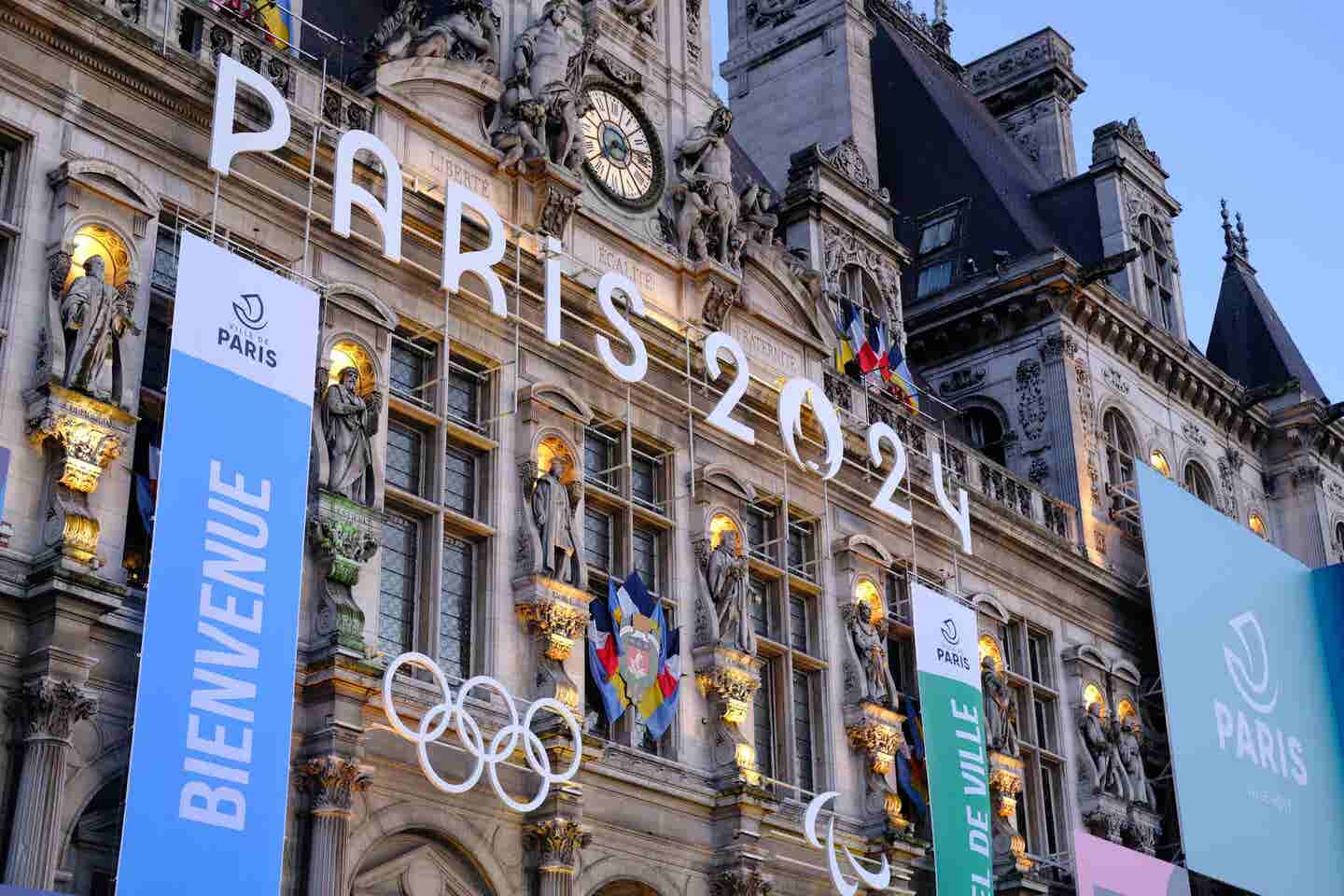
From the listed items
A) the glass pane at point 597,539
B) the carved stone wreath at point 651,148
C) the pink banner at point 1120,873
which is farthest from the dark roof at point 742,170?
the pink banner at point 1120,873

════════════════════

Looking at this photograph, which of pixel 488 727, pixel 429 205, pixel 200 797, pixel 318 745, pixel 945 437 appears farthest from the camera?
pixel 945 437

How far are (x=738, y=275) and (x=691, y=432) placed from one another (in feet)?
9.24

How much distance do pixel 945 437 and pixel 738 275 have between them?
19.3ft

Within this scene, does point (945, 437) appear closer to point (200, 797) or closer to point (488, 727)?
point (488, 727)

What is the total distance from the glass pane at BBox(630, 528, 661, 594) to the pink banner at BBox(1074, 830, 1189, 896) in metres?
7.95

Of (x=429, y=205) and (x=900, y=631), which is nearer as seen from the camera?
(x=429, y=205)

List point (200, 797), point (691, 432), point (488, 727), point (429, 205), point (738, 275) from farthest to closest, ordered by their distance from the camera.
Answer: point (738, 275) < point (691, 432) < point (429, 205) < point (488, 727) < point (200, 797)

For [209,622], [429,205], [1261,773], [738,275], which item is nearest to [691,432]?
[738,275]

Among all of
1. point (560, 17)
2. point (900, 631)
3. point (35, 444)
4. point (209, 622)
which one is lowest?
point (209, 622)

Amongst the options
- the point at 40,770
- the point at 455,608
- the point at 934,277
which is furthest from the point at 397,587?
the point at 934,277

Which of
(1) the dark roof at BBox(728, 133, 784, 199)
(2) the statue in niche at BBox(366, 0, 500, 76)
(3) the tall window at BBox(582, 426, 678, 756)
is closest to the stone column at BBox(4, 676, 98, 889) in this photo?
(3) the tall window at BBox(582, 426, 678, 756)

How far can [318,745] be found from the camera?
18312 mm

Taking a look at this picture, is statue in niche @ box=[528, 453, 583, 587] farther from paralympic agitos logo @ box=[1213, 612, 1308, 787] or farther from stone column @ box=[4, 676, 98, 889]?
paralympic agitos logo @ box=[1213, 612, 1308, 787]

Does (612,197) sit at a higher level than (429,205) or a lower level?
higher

════════════════════

GIVEN EXERCISE —
Copy out each line of the records above that contains the word "dark".

IN RESPONSE —
which is farthest from the dark roof at point 742,170?
(1) the dark roof at BBox(728, 133, 784, 199)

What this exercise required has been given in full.